Mezcladora, música

Parece increíble pensar que la ciudad de Nueva York, la que se considera a sí misma como la capital nocturna del mundo, tiene una ley que prohíbe el baile en bares y locales de entretenimiento. Se trata de una ley que data de la era de la llamada Prohibición, pero cuya vigencia es probable que termine este día.

La ley de no baile es conocida como la Ley Cabaret que inició vigencia en 1926. Se cree que la ley fue usada originalmente en contra de los clubes de jazz de Harlem que permitían que personas de diferentes razas interactuaran, sin embargo, la misma terminó siendo ampliamente aplicada.

Esta ley hace ilegal el mantener “entretenimiento musical, canto, baile o cualquier otra forma de divertimento” sin una licencia. En 1936 la ley fue reformada para permitirse música de piano y el radio, sin necesidad de licencia. El baile, sin embargo, continuó prohibido.

Las licencias para operar son muy costosas y difíciles de obtener ya que se deben obtener autorizaciones de varias autoridades y solo los locales ubicados en ciertas zonas comerciales son candidatos a ella. Es por ello que, en la actualidad, solo 97 de los más de 25,000 establecimientos de alimentos y bebidas que operan en Nueva York tienen licencias de cabaret.

Entre 1940 y 1967, la ciudad empezó a pedir a los músicos y a los empleados de cabarets sus huellas digitales para poder entregarles un “carnet de cabaret”, requisito para trabajar. Artistas como Billie Holiday o Ray Charles no se pudieron presentarse en bares de Nueva York porque al tener antecedentes penales por uso de drogas no fueron candidatos al carnet. Por su parte, Frank Sinatra se negó a presentarse durante varios años en Nueva York por considerar que era indigno que le tomaran sus huellas digitales.

Hasta 1980, los bares no podían presentar más de tres artistas en una noche y durante mucho tiempo no se podían ejecutar instrumentos de viento ni percusiones.

En la década de 1990, durante la administración de Rudolf Giuliani, la Ley Cabaret fue usada ampliamente para cancelar centros nocturnos, ejecutando así las políticas de calidad de vida. Desde dicha administración la ley no ha vuelto a ser ejecutada tan estrictamente.

Se han presentado varios intentos judiciales por la abrogación de la ley, algunos de ellos alegando una violación al derecho de libertad de expresión de quienes bailan. Actualmente se sigue un litigio presentado por el dueño de un local que fue clausurado en 2013 cuando un policía vio gente “balanceándose” en el interior.

Para evitar las clausuras, los dueños de bares y sitios de entretenimiento en Nueva York tienen que ejecutar trucos como prender las luces o poner Eleanor Rigby para calmar a los asistentes y evitar que bailen, así como de plano evitar cierto tipo de música como la latina o la electrónica.

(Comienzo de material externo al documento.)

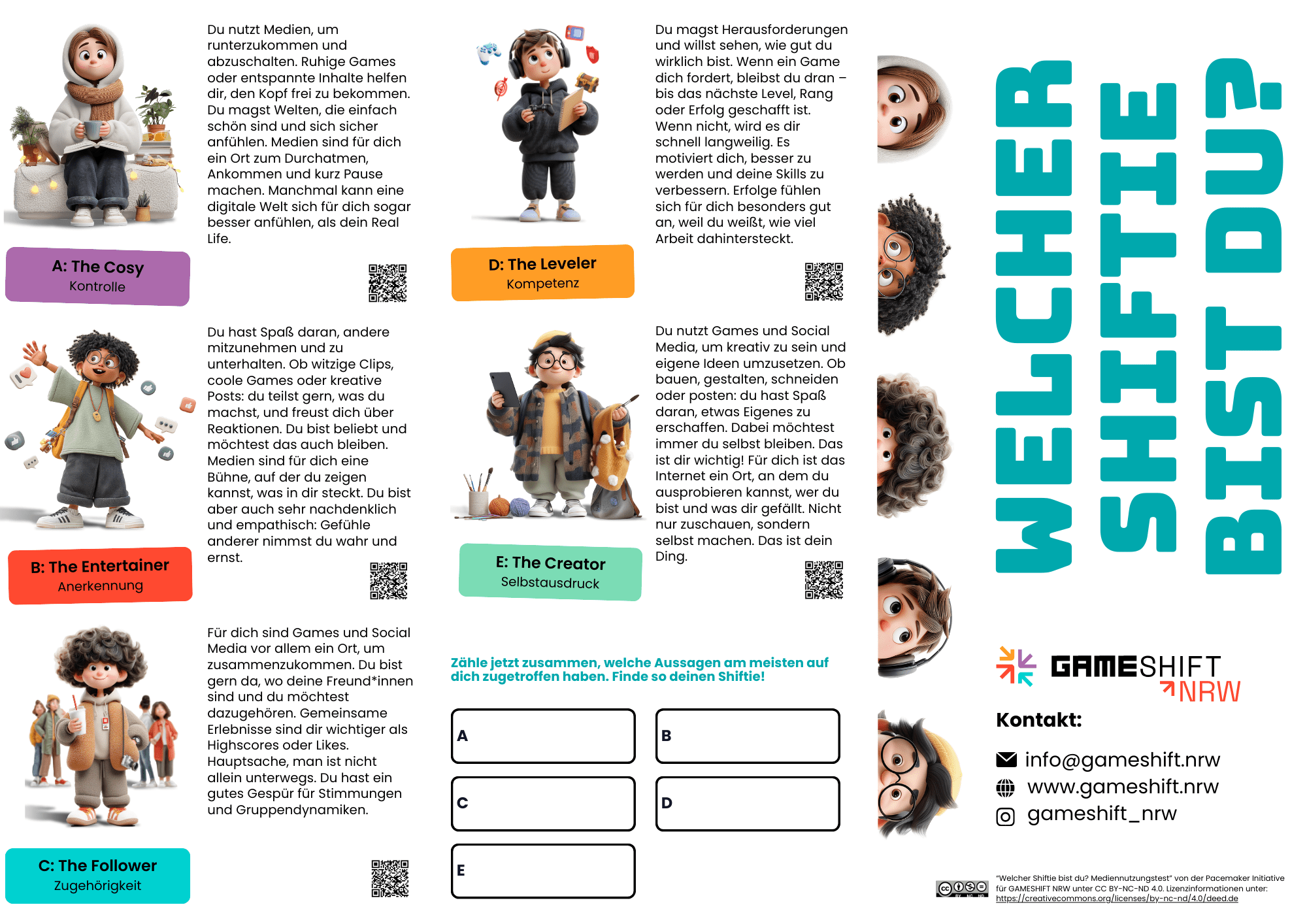 Du nutzt Medien, um runterzukommen und abzuschalten. Ruhige Games oder entspannte Inhalte helfen dir, den Kopf frei zu bekommen. Du magst Welten, die einfach schön sind und sich sicher anfühlen. Medien sind für dich ein Ort zum Durchatmen, Ankommen und kurz Pause machen. Manchmal kann eine digitale Welt sich für dich sogar besser anfühlen, als dein Real Life.

A: The Cosy
Kontrolle

Du hast Spaß daran, andere mitzunehmen und zu unterhalten. Ob witzige Clips, coole Games oder kreative Posts: du teilst gern, was du machst, und freust dich über Reaktionen. Du bist beliebt und möchtest das auch bleiben. Medien sind für dich eine Bühne, auf der du zeigen kannst, was in dir steckt. Du bist aber auch sehr nachdenklich und empathisch: Gefühle anderer nimmst du wahr und ernst.

B: The Entertainer
Anerkennung

Für dich sind Games und Social Media vor allem ein Ort, um zusammenzukommen. Du bist gern da, wo deine Freund*innen sind und du möchtest dazugehören. Gemeinsame Erlebnisse sind dir wichtiger als Highscores oder Likes. Hauptsache, man ist nicht allein unterwegs. Du hast ein gutes Gespür für Stimmungen und Gruppendynamiken.

C: The Follower
Zugehörigkeit

Du magst Herausforderungen und willst sehen, wie gut du wirklich bist. Wenn ein Game dich fordert, bleibst du dran – bis das nächste Level, Rang oder Erfolg geschafft ist. Wenn nicht, wird es dir schnell langweilig. Es motiviert dich, besser zu werden und deine Skills zu verbessern. Erfolge fühlen sich für dich besonders gut an, weil du weißt, wie viel Arbeit dahintersteckt.

D: The Leveler
Kompetenz

Du nutzt Games und Social Media, um kreativ zu sein und eigene Ideen umzusetzen. Ob bauen, gestalten, schneiden oder posten: du hast Spaß daran, etwas Eigenes zu erschaffen. Dabei möchtest immer du selbst bleiben. Das ist dir wichtig! Für dich ist das Internet ein Ort, an dem du ausprobieren kannst, wer du bist und was dir gefällt. Nicht nur zuschauen, sondern selbst machen. Das ist dein Ding.

E: The Creator
Selbstausdruck

Zähle jetzt zusammen, welche Aussagen am meisten auf dich zugetroffen haben. Finde so deinen Shiftie!

A
B
C
D
E

WELCHER SHIFTIE BIST DU?

GAMESHIFT NRW

Kontakt:
info@gameshift.nrw
www.gameshift.nrw
gameshift_nrw

"Welcher Shiftie bist du? Mediennutzungstest" von der Pacemaker Initiative für GAMESHIFT NRW unter CC BY-NC-ND 4.0. Lizenzinformationen unter: https://creativecommons.org/licenses/by-nc-nd/4.0/deed.de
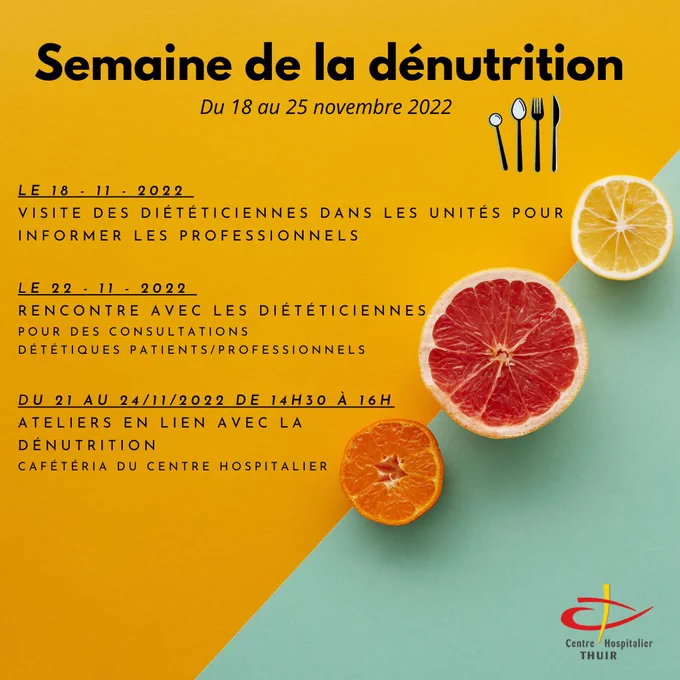 Semaine de la dénutrition

Du 18 au 25 novembre 2022

LE 18 - 11 - 2022

VISITE DES DIÉTÉTICIENNES DANS LES UNITÉS POUR INFORMER LES PROFESSIONNELS

LE 22 - 11 - 2022

RENCONTRE AVEC LES DIÉTÉTICIENNES

POUR DES CONSULTATIONS
DÉTÉTIQUES PATIENTS/PROFESSIONNELS

DU 21 AU 24/11/2022 DE 14H30 À 16H

ATELIERS EN LIEN AVEC LA DÉNUTRITION

CAFÉTÉRIA DU CENTRE HOSPITALIER

Centre Hospitalier
THUIR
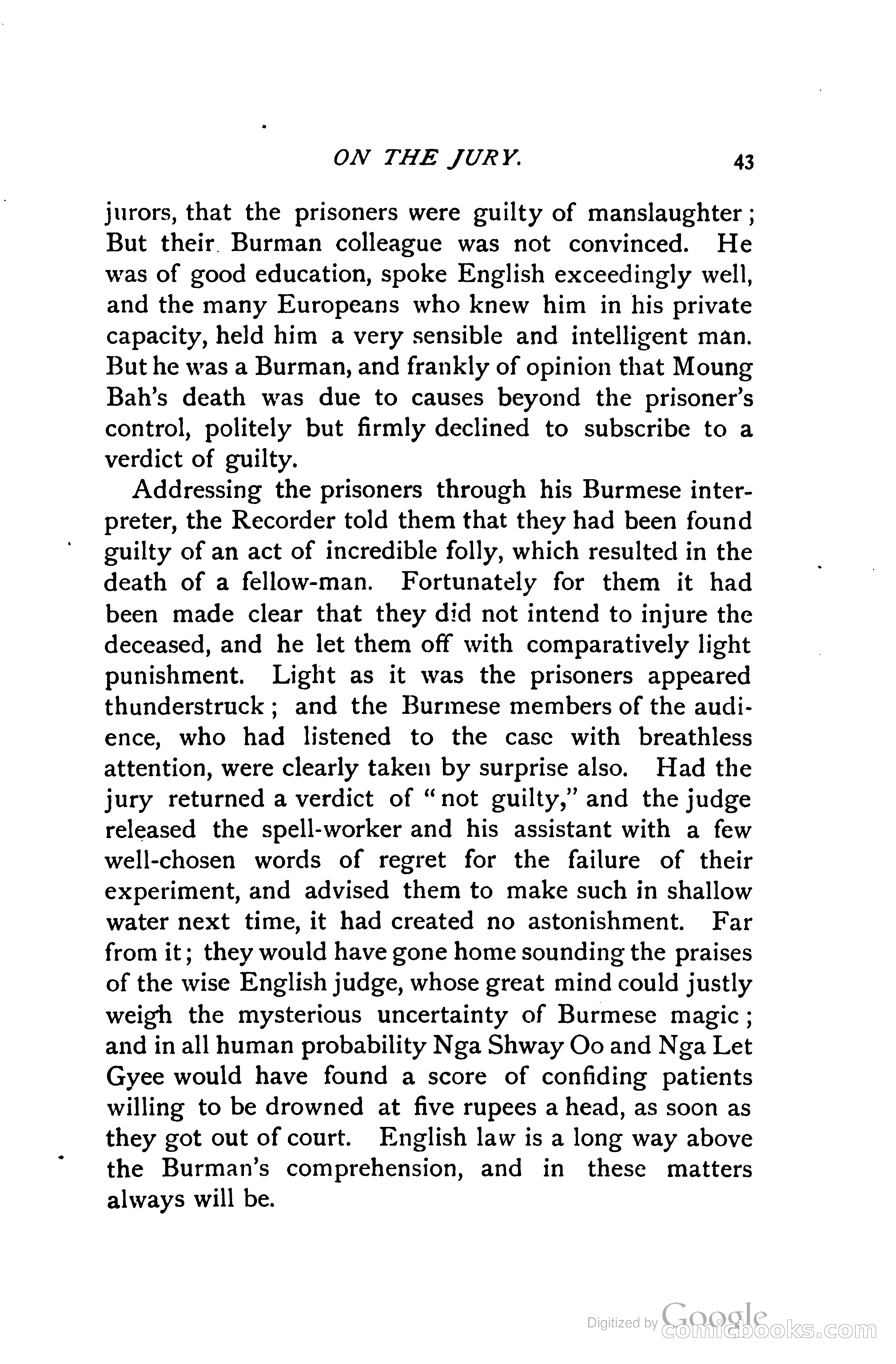 ON THE JURY. 43

jurors, that the prisoners were guilty of manslaughter; But their Burman colleague was not convinced. He was of good education, spoke English exceedingly well, and the many Europeans who knew him in his private capacity, held him a very sensible and intelligent man. But he was a Burman, and frankly of opinion that Moung Bah's death was due to causes beyond the prisoner's control, politely but firmly declined to subscribe to a verdict of guilty.

Addressing the prisoners through his Burmese interpreter, the Recorder told them that they had been found guilty of an act of incredible folly, which resulted in the death of a fellow-man. Fortunately for them it had been made clear that they did not intend to injure the deceased, and he let them off with comparatively light punishment. Light as it was the prisoners appeared thunderstruck; and the Burmese members of the audience, who had listened to the case with breathless attention, were clearly taken by surprise also. Had the jury returned a verdict of "not guilty," and the judge released the spell-worker and his assistant with a few well-chosen words of regret for the failure of their experiment, and advised them to make such in shallow water next time, it had created no astonishment. Far from it; they would have gone home sounding the praises of the wise English judge, whose great mind could justly weigh the mysterious uncertainty of Burmese magic; and in all human probability Nga Shway Oo and Nga Let Gyee would have found a score of confiding patients willing to be drowned at five rupees a head, as soon as they got out of court. English law is a long way above the Burman's comprehension, and in these matters always will be.

Digitized by Google comicbooks.com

La iniciativa para la derogación de esta arcaica ley fue presentada ante el consejo de la ciudad por Rafael Espinal, consejero de Brooklyn, quien desde inicios de esta semana declaró que ya tenía los 26 votos necesarios para abrogar la ley.

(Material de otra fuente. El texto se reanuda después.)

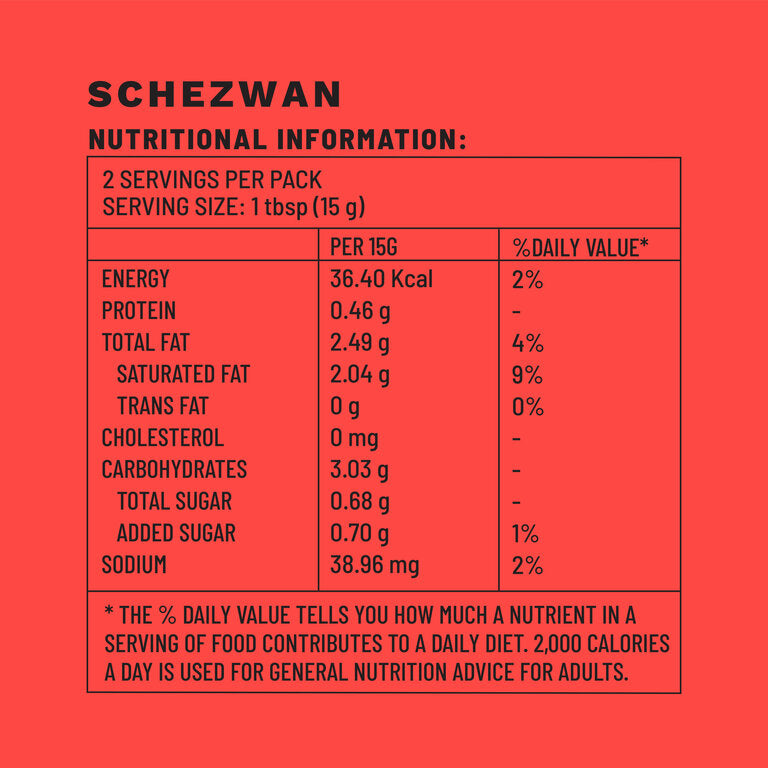 SCHEZWAN

NUTRITIONAL INFORMATION:

2 SERVINGS PER PACK
SERVING SIZE: 1 tbsp (15 g)

| | PER 15G | %DAILY VALUE* |
|---|---|---|
| ENERGY | 36.40 Kcal | 2% |
| PROTEIN | 0.46 g | - |
| TOTAL FAT | 2.49 g | 4% |
| SATURATED FAT | 2.04 g | 9% |
| TRANS FAT | 0 g | 0% |
| CHOLESTEROL | 0 mg | - |
| CARBOHYDRATES | 3.03 g | - |
| TOTAL SUGAR | 0.68 g | - |
| ADDED SUGAR | 0.70 g | 1% |
| SODIUM | 38.96 mg | 2% |

* THE % DAILY VALUE TELLS YOU HOW MUCH A NUTRIENT IN A SERVING OF FOOD CONTRIBUTES TO A DAILY DIET. 2,000 CALORIES A DAY IS USED FOR GENERAL NUTRITION ADVICE FOR ADULTS.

Es interesante hacer notar que no muchos neoyorquinos conocen de la existencia de esta ley, pese a que se han creado varias organizaciones que han cabildeado la abrogación de la prohibición bajo lemas como “Deja que NYC baile”. Así, ha sido hasta ahora que se ha obtenido el objetivo que muchos habitantes de la ciudad han caído en la cuenta de que, como en Japón hasta junio de 2016, no podían bailar. Con esta “noticia”, la trama de la película Footloose, protagonizada por Kevin Bacon hace varios, varios años, no parece tan absurda.